In hypovolaemia, sequential infusions of ceftriaxone and products containing calcium should be avoided.

Solutions containing calcium should be administered slowly to minimize peripheral vasodilation and cardiac depression.

Intravenous injections must be accompanied by monitoring of the heart rate or electrocardiogram, as bradycardia with vasodilation or arrhythmia can occur when calcium is administered too quickly.

Plasma levels and urinary calcium excretion should be controlled when high doses of parenteral calcium are administered. Calcium salts are irritating. The infusion site should be monitored regularly to ensure that an extravasation injury has not occurred.

Patients receiving calcium salts should be carefully monitored to ensure the correct calcium balance is maintained without tissue deposition. High intake of vitamin D should be avoided.

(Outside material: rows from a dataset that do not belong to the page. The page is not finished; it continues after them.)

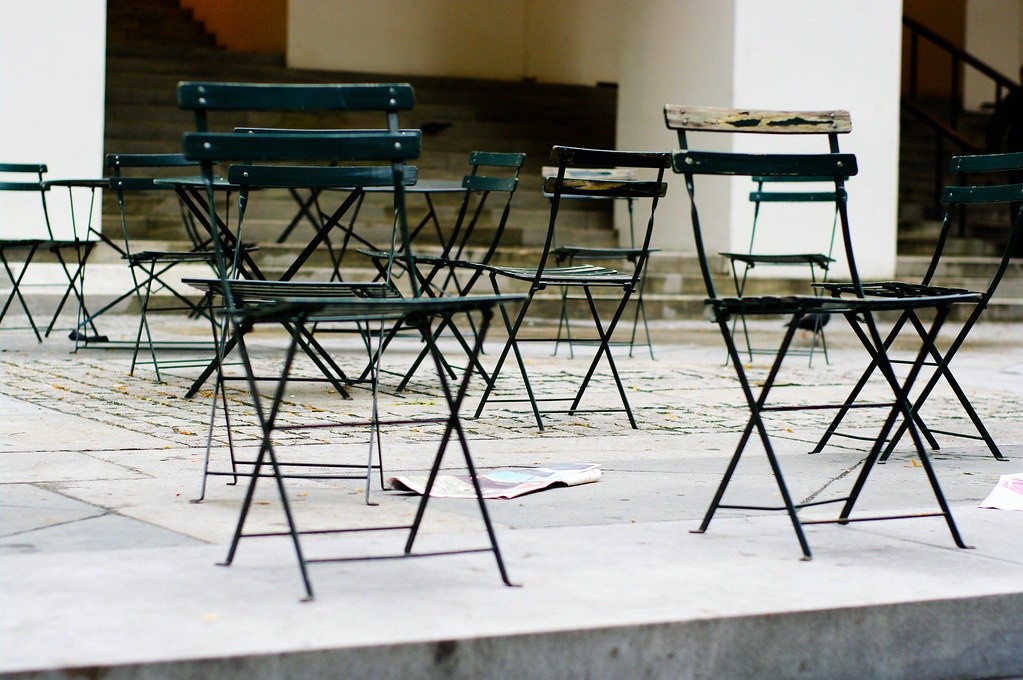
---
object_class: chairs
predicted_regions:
[0,80,1023,604]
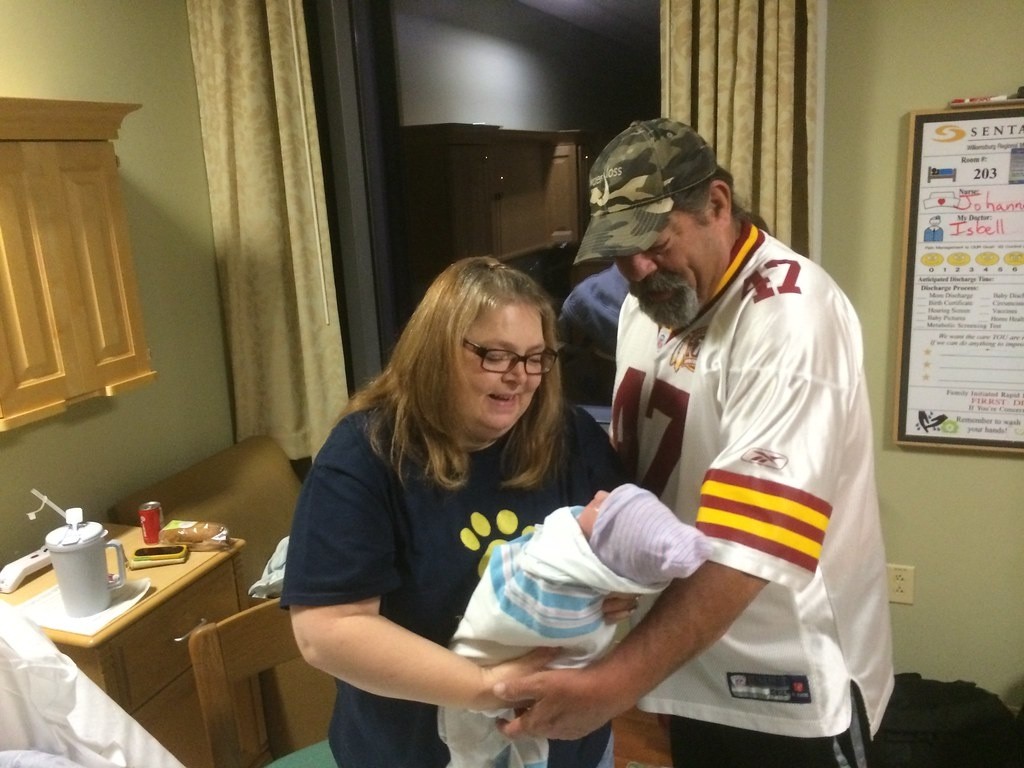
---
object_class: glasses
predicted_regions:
[463,337,559,374]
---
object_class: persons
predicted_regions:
[491,118,896,768]
[438,483,716,768]
[279,255,640,768]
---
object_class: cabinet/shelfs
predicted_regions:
[0,521,274,768]
[402,123,603,388]
[0,97,159,431]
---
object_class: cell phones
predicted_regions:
[133,545,187,560]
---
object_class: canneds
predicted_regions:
[138,501,165,546]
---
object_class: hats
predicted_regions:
[572,118,718,267]
[589,483,708,584]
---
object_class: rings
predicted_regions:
[635,595,639,601]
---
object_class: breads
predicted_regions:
[157,520,225,552]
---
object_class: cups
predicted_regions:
[45,508,127,619]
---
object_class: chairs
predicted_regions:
[188,598,337,768]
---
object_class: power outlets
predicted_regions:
[887,563,915,605]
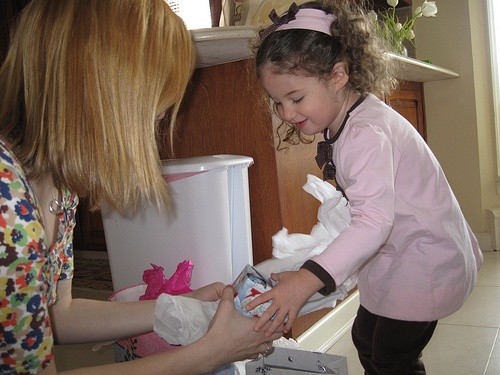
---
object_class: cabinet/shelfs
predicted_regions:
[264,56,428,342]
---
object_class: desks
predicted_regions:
[180,25,462,84]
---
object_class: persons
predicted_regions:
[1,1,289,375]
[226,0,487,375]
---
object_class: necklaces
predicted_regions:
[47,176,63,215]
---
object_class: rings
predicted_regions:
[262,344,270,357]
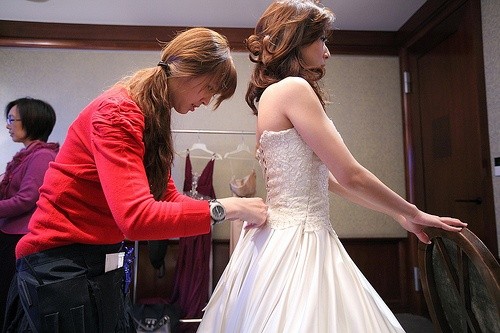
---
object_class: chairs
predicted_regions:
[417,226,500,333]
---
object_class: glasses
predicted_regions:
[6,118,22,125]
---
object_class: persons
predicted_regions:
[0,96,60,333]
[197,0,469,333]
[14,27,268,333]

Interaction with other medicinal products and other forms of interaction

cardiac glucosides

The effects of digoxin and other cardiac glycosides can be potentiated by calcium, which can result in serious toxicity. Therefore, intravenous administration of calcium preparations to patients receiving cardiac glycosides is contraindicated.

Epinephrine

Co-administration of calcium and epinephrine attenuates the β-adrenergic effects of epinephrine in postoperative patients with cardiac surgery.

Magnesium

Calcium and magnesium mutually antagonize their effects.

Calcium antagonists

Calcium can antagonize the effect of calcium channel blockers (calcium channel blockers).

Thiazide diuretics

The combination with thiazide diuretics can induce hypercalcaemia since these drugs reduce the renal excretion of calcium.

Pregnancy and breastfeeding

The pregnancy

Calcium passes through the placental barrier and its concentration in fetal blood is higher than in maternal blood.

Calcium gluconate should not be used during pregnancy unless the clinical condition of the woman requires treatment with calcium gluconate.

The administered dose must be carefully calculated and the serum calcium level must be assessed regularly to avoid hypercalcaemia, which can be harmful to the fetus.

Lactation

Calcium is excreted in human milk. This should be taken into account when giving calcium to women who are breastfeeding their babies.

A decision must be made whether to discontinue breastfeeding or to suspend / abstain from calcium gluconate therapy, taking into account the benefit of breastfeeding for the child and the benefit of therapy for the woman.